最近、食品の調査会社が日本の消費者に食品についてアンケート調査を実施したところ、代替肉の認知度は80%以上と高いものの、抵抗感のある食品として培養肉は5位で68%の方が、植物肉は10位で30%の方が避けると答えています16)。しかし、世界規模での食肉の消費予測のデータを見ると、2025年から15年後の2040年には代替肉が60%を占め、その35%が培養肉になるとのことです(図317)。日本の市場規模予測を見ても、植物肉では2020年に390億円であったものが2030年に2,860億円と増加し、培養肉では2025年に75億円であるものが2030年に350億円に増加するとされています18)。つまり、抵抗感はあるものの代替肉が相当の速度で普及し、現在の食肉が半分以下に圧縮されることを示しています。農林水産省としても畜産が衰退することは看過できないと考えているでしょうし、また食料対策として代替肉の開発も促進したいとの相反する対応が求められていると推察します。このような状況の下、農林水産省は国内の畜産業の生産基盤を強化するとともに、食に関する最先端技術(フードテック)を活用したタンパク質の供給源の多様化を図るなどの方策を推進する必要があり、フードテックに関わる新たな産業の課題や対応を議論する「フードテック研究会」を2020年4月に立ち上げました。ここでいうフードテックとは、最新のテクノロジーで全く新しい食品を開発したり、調理法を発見したりする技術をいい、代替肉はまさにフードテックの一つの事例といえるものです。研究会の中間とりまとめを受けて、農林水産省は食・農林水産業の発展や食料安全保障の強化に資するフードテック等の新興技術について、協調領域の課題解決や新市場開拓を促進するため、2020年10月に産学官連携による「フードテック官民協議会」を立ち上げました19)。この分野は世界の食料対策として成長産業であり企業にとって魅力ある分野であるため、食品と全く関係しない企業を含めて2022年2月時点で420の企業・団体や大学が協議会員となっています。2023年2月21日に解決するべき課題と開発されている技術動向、さらに実現したい将来の姿について記載するフードテック推進ビジョンとロードマップが公表されています19)。推進ビジョンでは、新しい産業を創出するために、オープンイノベーションの促進やスタートアップの育成を通じてプレーヤーを育成し、戦略的なルール作りや消費者理解の確立を通じたマーケットの創出が述べられています。各取組課題に対する2024年度までの実施時期がロードマップで記載されています。

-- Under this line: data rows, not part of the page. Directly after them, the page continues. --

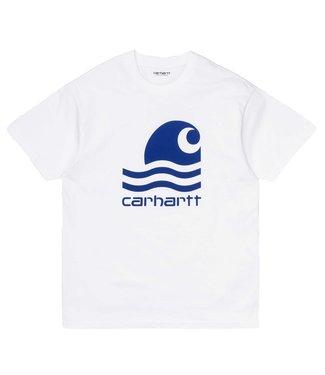 Carhartt Carhartt S/S Swim T-shirt White / Submarine
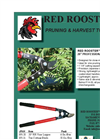 Red Rooster Harvest & Pruning Catalog
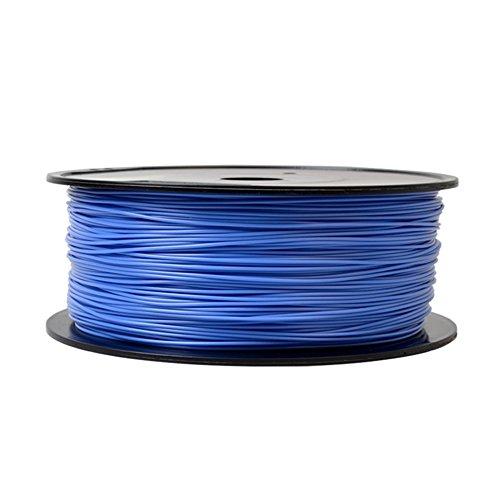 Firstcom - Filamento PLA (rotolo da 1 kg) per stampante 3D MakerBot RepRap Ultimaker, ecc. blau 1.75mm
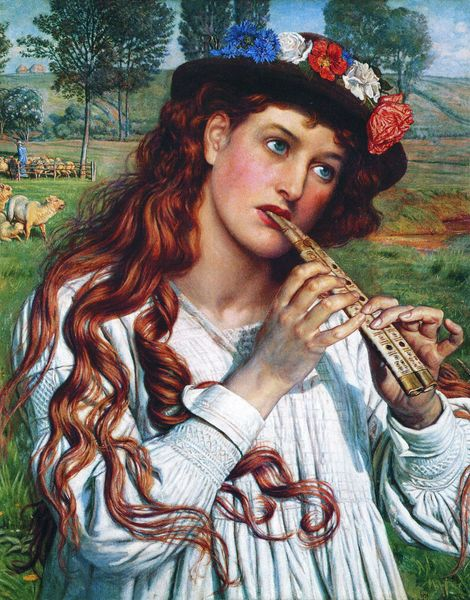 William Holman Hunt _-_Amaryllis [800x600]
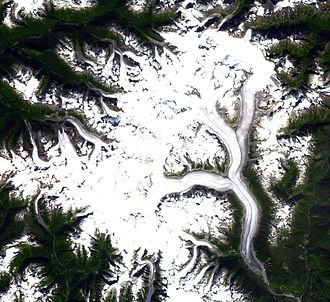 Ha-Iltzuk Icefield - Satellite photo of the Ha-Iltzuk Icefield.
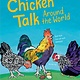 Little Bigfoot Chicken Talk Around the World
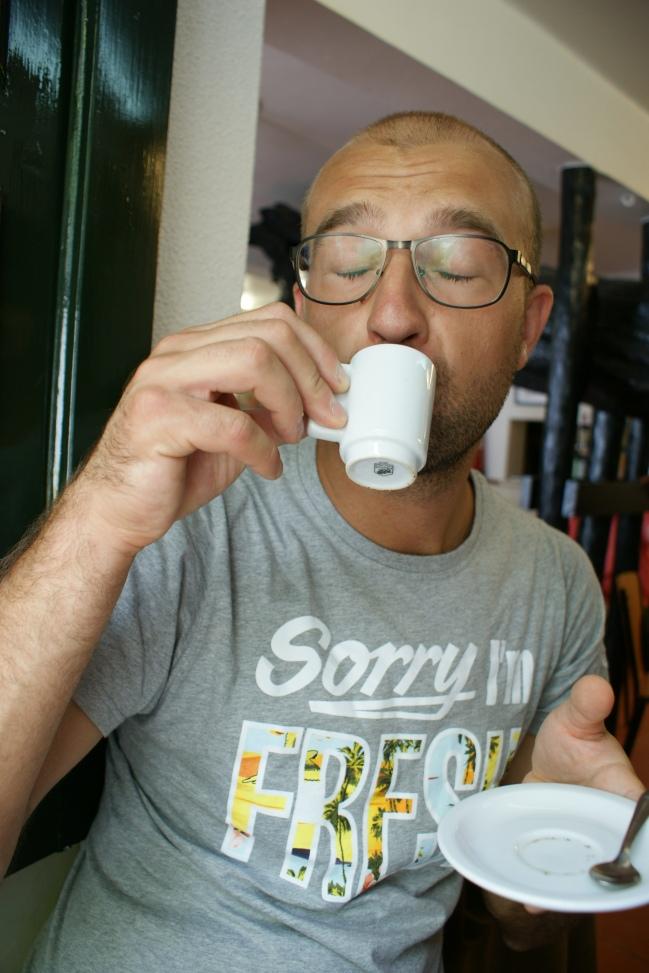 znawca Espresso!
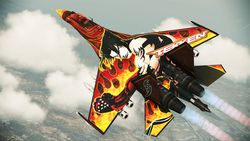 Ace Combat Assault Horizon (5)
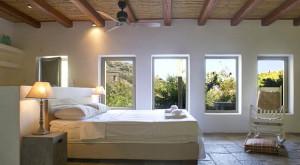 Andros beach hotel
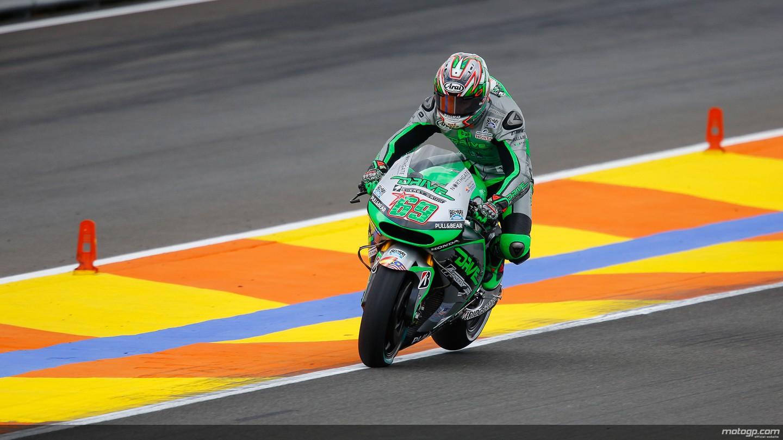 motogp.com · Nicky Hayden, Drive M7 Aspar, MotoGP Valencia Test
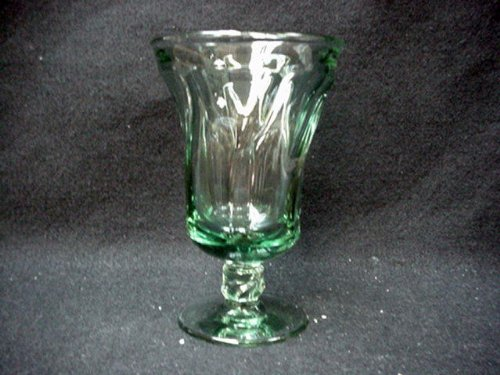 Fostoria Goblet - FOSTORIA WATER GOBLET JAMESTOWN (GREEN) CRYSTAL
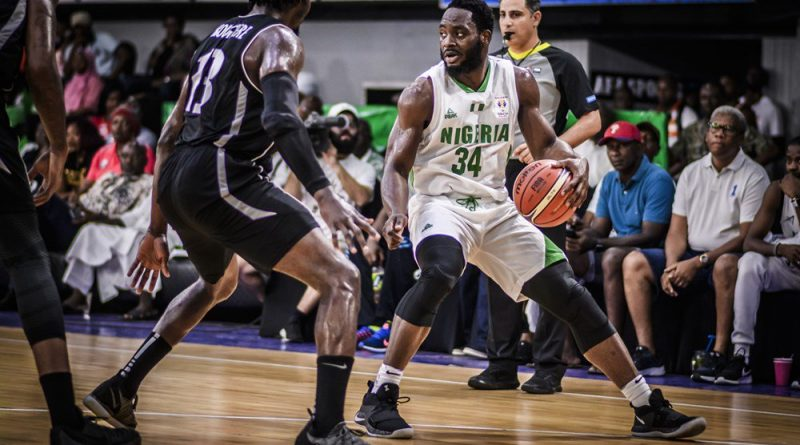 D'Tigers land in China FIBA amidst financial crisis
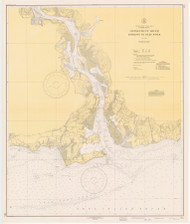 Entrance to Deep River 1941 - Old Map Nautical Chart AC Harbors 215 - Connecticut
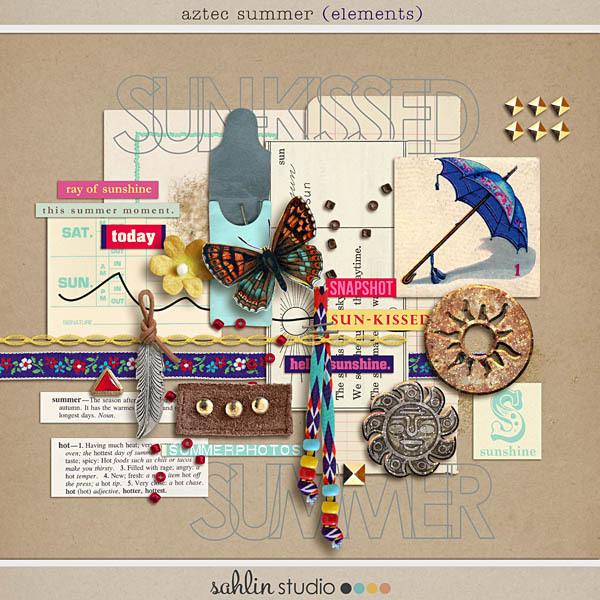 Aztec Summer (Elements) by Sahlin Studio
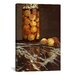 <strong>'Jar of Peaches (Das Pfirsichglas)' by Claude Monet Painting Print ...</strong> by iCanvasArt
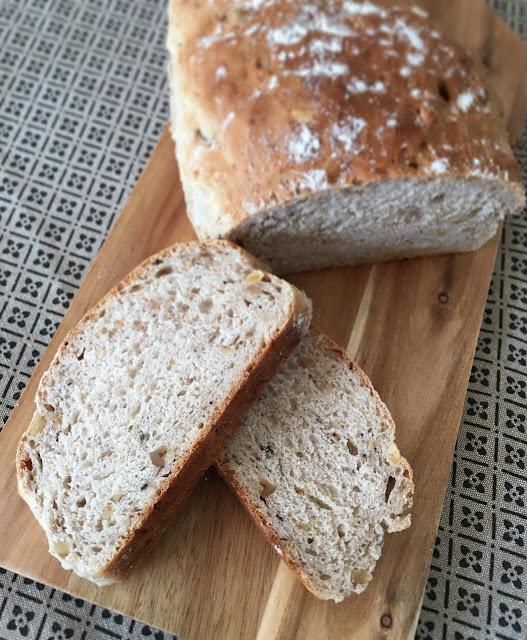 Walnuss-Trüffel-Brot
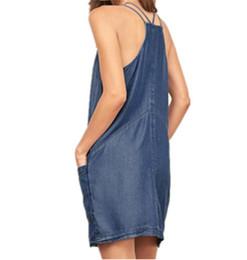 Vestido de bolsillo de mezclilla online-2019 nuevas mujeres Denim Shift Dresses con bolsillos Doble Camis Backless Moda Outer Dress Mujer Mujer Casual Wear Plus Size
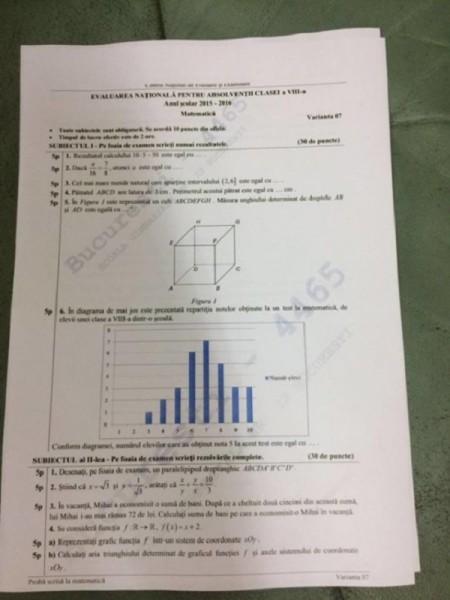 greseala_evaluare2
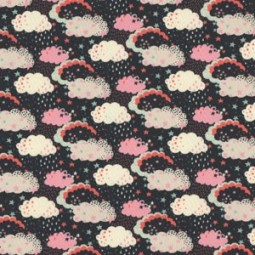 Liberty Fabric, Hiding rose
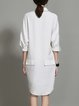 White Plain Long Sleeve V Neck Shirt Dress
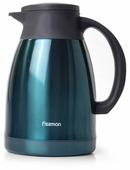 Термокувшин Fissman 9809 (1.2 л)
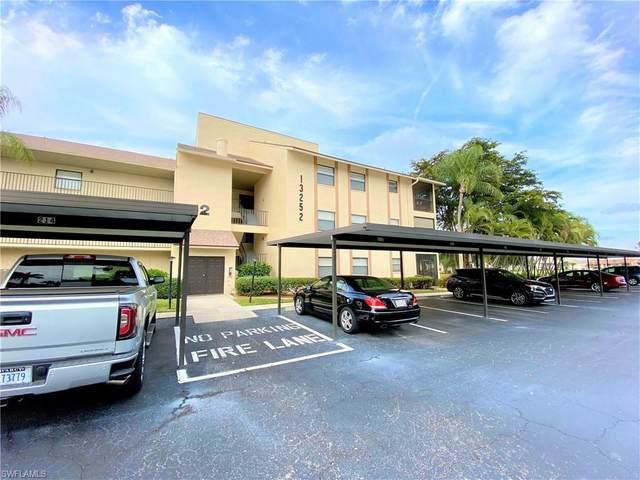 13252 White Marsh Ln #3210, Fort Myers, FL 33912 (MLS #220021062) :: RE/MAX Realty Team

 以上のように代替肉は今のところ味や食感など食肉に適わないものの、徐々にではありますが技術的に進捗していくものと考えられ、今後わが国の畜産に対する新たな脅威になることは疑いのないところです。日本の畜産の問題点を克服する手段として、また生産費の高騰が国内産食品の重要性を高めることにより、培養肉の開発を後押ししているように感じます。このまま何ら対策を講じないと、日本の畜産は確実に衰退の方向に進むものと考えられます。では今、日本の畜産を守るために、我われは何をすべきなのでしょうか?代替肉の発展の理由の一つが日本の畜産が潜在的に抱える問題点にあるのならば、その問題点を完全に克服することは困難であっても積極的に対策を講じることが重要だと思われます。具体的に述べると、まず畜産による環境負荷を軽減することで、温室効果ガスの削減のための方法を開発して実行する必要があります。特に牛の曖気(ゲップ)に含まれるメタンガスの抑制法20)や家畜排泄物処理法の開発21)は喫緊の課題であり、すぐにでも実行する必要があります。また、農業分野は地球上の淡水利用の約92%を占めており、その内の約29%は畜産による水の消費量とされています22)。家畜への飲水を制限することは難しいものの、畜舎清掃のための水など無駄な水の消費量をできる限り削減することです。さらに、使用した医薬品や飼料添加物の環境への暴露をできる限り抑えるために、基本は家畜を健康に飼育することであり、医薬品の投与をできる限り抑えることです。もし疾病に罹患した家畜がいる場合は医薬品の適正使用に心掛け誤用や過剰使用を抑えることだと思います。一方、これまでも世界から遅れていた分野にアニマルウエルフェアーへの対応があります。農林水産省ではアニマルウエルフェアーの考えに対応した家畜ごとの飼養管理指針23)を作成しており、畜産農場で確実に実施するように普及啓発活動を強化する必要があります。最後に食中毒や人獣共通感染症に対する対応です。基本は家畜の飼養に係る衛生管理の方法に関して、家畜の所有者が遵守すべき基準である飼養衛生管理基準24)を励行することでしょう。ワクチンプログラムを徹底して、家畜伝染病の予防に心がけ、薬剤耐性菌対策として治療用抗菌薬の使用をできる限り抑えることが必要です。また、これらの対応と並行して、代替肉のもつ最大の欠点であり、食肉の最大の利点である味や食感の追求があります。また消費者ニーズに即した、脂肪分の少ない家畜やアレルギー原因物質を含まない飼料で飼育した家畜など、付加価値を高める努力は今後もさらに求められるでしょう。いずれにしても、代替肉を契機に日本の畜産は大きな転換点に差し掛かってきていることは間違いなく、存続をかけた畜産の真価が問われています。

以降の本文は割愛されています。